このほか、講座やイベントを通じた啓発活動にも力を入れており、これまで対面で計12回開催し、約1600人が参加している。高校・大学などの学生向けの講座では、ファンケル社員が講師となり、更年期の課題を説明し、同社の取り組みを紹介。更年期世代の人が周囲に気軽に相談できる環境を作るためのアイデアを、参加者に考えてもらう企画なども行っている。椎名さんは「最初は学生に馴染みのないテーマで、興味を持ってもらえるか不安だったが、自分のお母さんと重ねて考え、何か行動しようとする学生が多い」と手ごたえをのぞかせる。

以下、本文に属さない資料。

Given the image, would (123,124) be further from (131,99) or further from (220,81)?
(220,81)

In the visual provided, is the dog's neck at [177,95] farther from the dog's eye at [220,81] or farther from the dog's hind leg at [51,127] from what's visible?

更年期の不安を抱える当事者を対象としたセミナーも開催。更年期に詳しい産婦人科医の高尾美穂さんが講師を務める特別講座には多数の応募があり、「更年期の健やかな過ごし方」について、抽選に当選した来場者が熱心に耳を傾けていたという。

ファンケルは全従業員の約8割が女性で、特設サイトには社員の体験談も掲載。色々なテーマに合わせて、更年期の悩みや体験を分かち合えるエピソードをサイトで募集し、それらの声も公開している。

ファンケルには「正義感を持って、世の中の『不』を解消しよう」という創業理念がある。2030年に向けた3つの重点テーマを掲げ、その1つに「健やかな暮らし」の実現がある。年齢とともに生じる健康と美の課題、女性特有の健康課題の解消に取り組んでおり、「メノポーズ アクション」も、その一環という。

ファンケルでは、かねてより従業員が女性の健康に関する理解を深めるための研修を実施。また昨年より「女性の健康検定」の取得を推進してきた。昨年12月時点で、実に264人が合格。今年3月には女性の健康とメノポーズ協会が主催する「女性の健康経営アワード」で「推進賞」を受賞する快挙を遂げた。

今年も「世界メノポーズデー」の10月18日に向けて、さまざまな企画を計画する。女性が一番相談したいのが夫やパートナーという調査結果があり、今年は男性向けのコミュニケーションに重点を置いた企画や、働く女性へのサポート、自治体との連携をテーマにした企画の準備も進めている。